──────── Given text
Today’s guest post is by Sven Baker, Group CEO Designworks.
I might as well concede defeat before I start. I’m sorry. I HAVE NO BIG NEW IDEA. No profound insight that will shake the foundations of conventional wisdom.
A week ago I did have an idea, and at the time I thought a bloody good one! It was an idea centred on the transformative role design can play in business. Up until a week ago I was convinced of the power of Design Thinking to help transform business performance. I was going to be generous with our IP – I was going to share with you our Transformation process, peppered with illuminating case studies.
Such as how we’re working with New Zealand Post to revolutionise the experience of sending at retail from confusion to clarity. A new experience we co-created with customers.
────────────────
──────── Source information
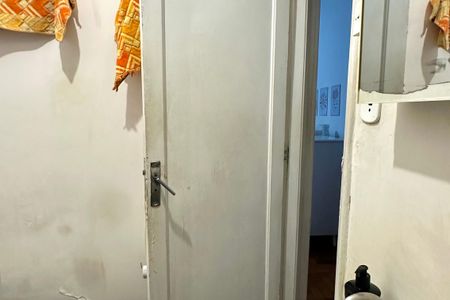Apartamento à venda com 73m², 2 quartos e sem vaga Apartamento à venda com 73m², 2 quartos e sem vagaBanheiro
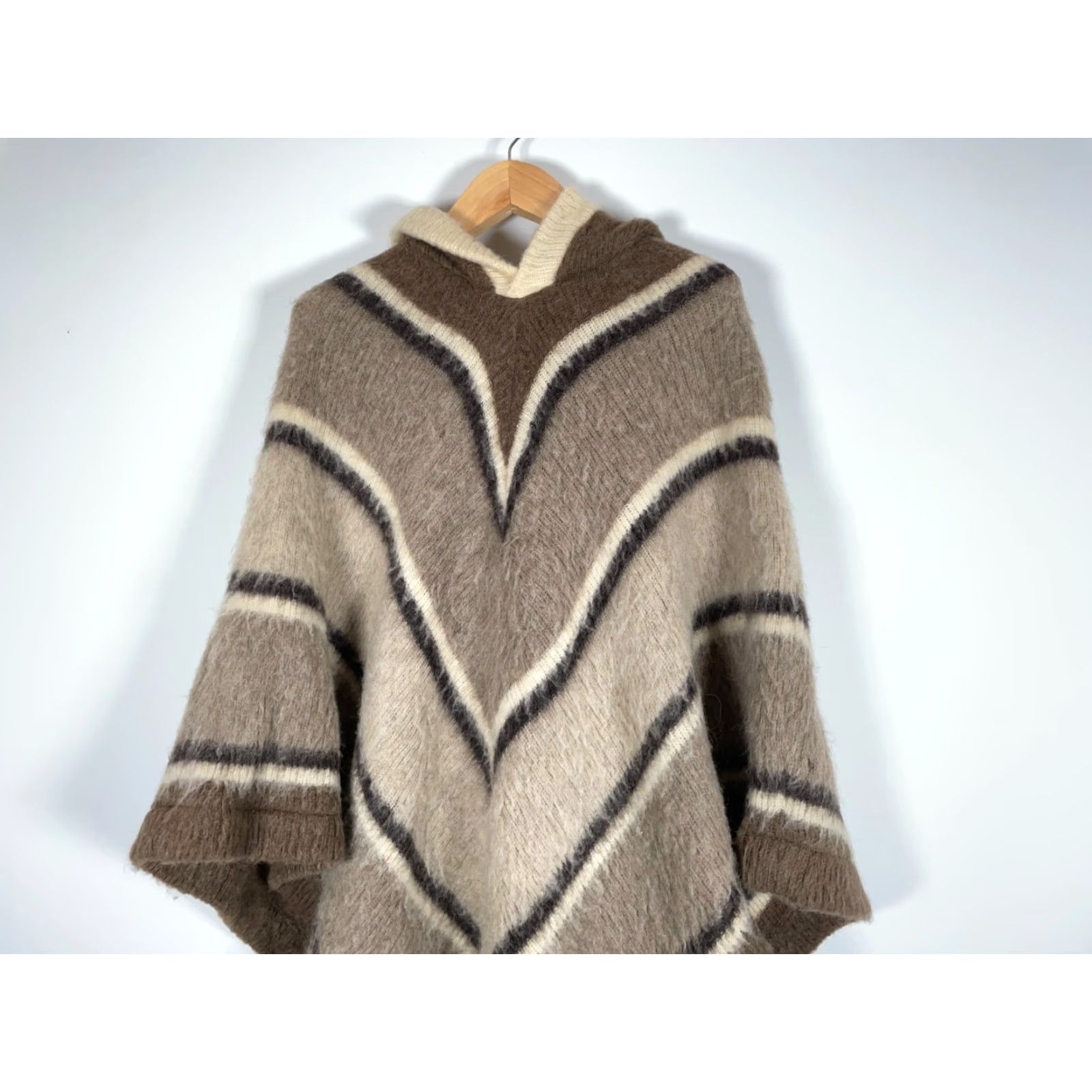 Vintage VINTAGE Hilda Ltd. Poncho Women's One Size Brown Beige Stripe Iceland Made 60s Size ONE SIZE - 4 Thumbnail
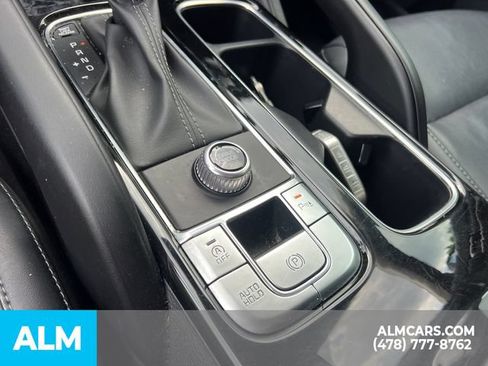Used 2025 Kia Telluride S FWD image 29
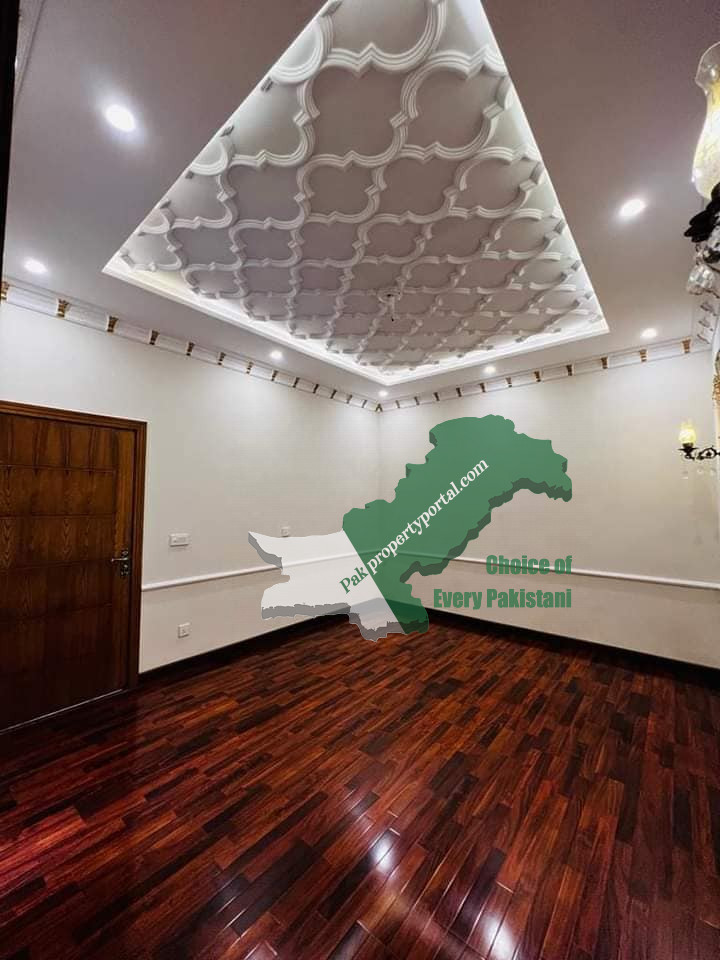 4 Marla Victorian Style House For Sale In Model Town Link Road Opposite Macdonald's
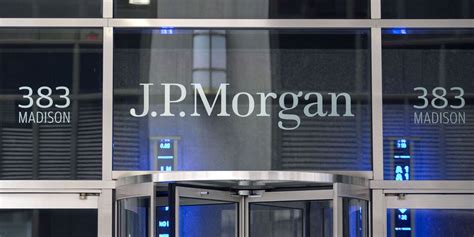 JPMorgan Chase, BlackRock rise; Boeing, Lucid Group fall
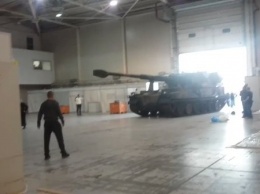 В Украину из Польши доставили знаменитую военную технику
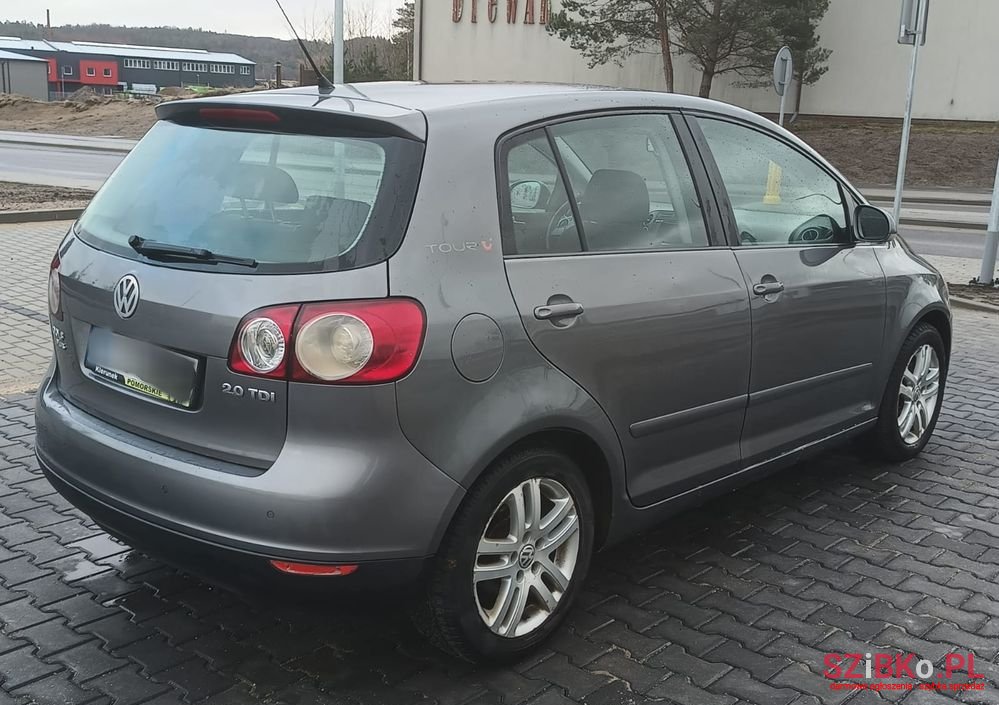 2009' Volkswagen Golf Plus photo #6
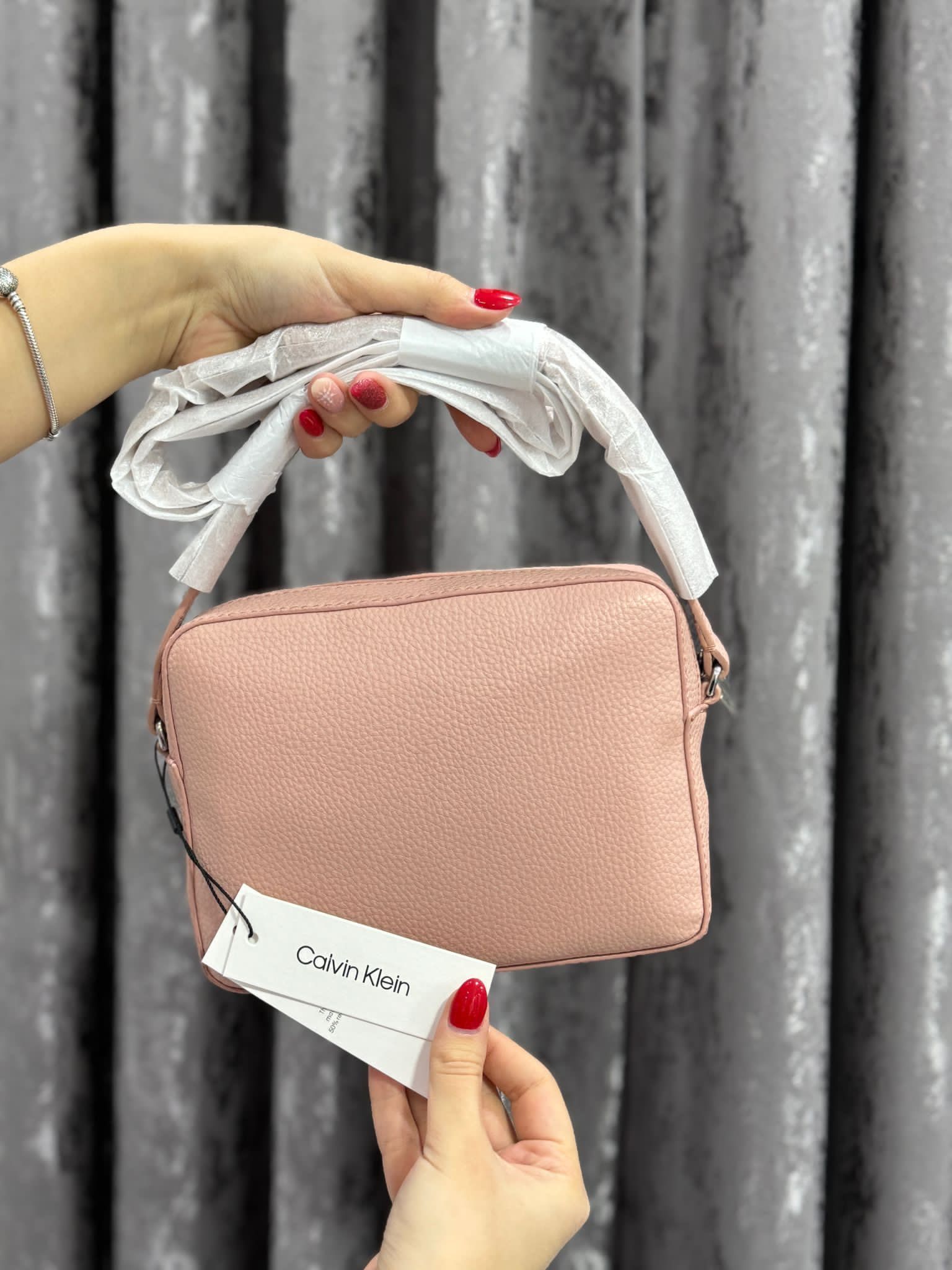 Чанта Calvin Klein през рамо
────────────────
» **Exercise requirements**
Continue the guest post on design thinking in business from its last sentence.

» **Response area**
How for Air New Zealand we’ve helped bust the drudgery of queuing in airports with a world first express check-in experience. And then went on to transform the nightmare of cattle class into the joy of ‘Cuddle Class.’
And finally shifting Telecom retail from selling handsets the old fashion way to selling bandwidth the new ‘smart way’ though engaging learning environments designed around the user’s world.
All of which aimed to demonstrate simply that ‘Design is a good idea’ – that as our name suggests, DESIGN WORKS.
But it appears it isn’t so. A week ago disaster struck. I was checking my email and I clicked on Fast Company’s website link and there it was… My heart sunk. To my horror! A blog post by design commentator Bruce Nussbaum. The headline read: ”Design thinking is a failed experiment. So what’s next?”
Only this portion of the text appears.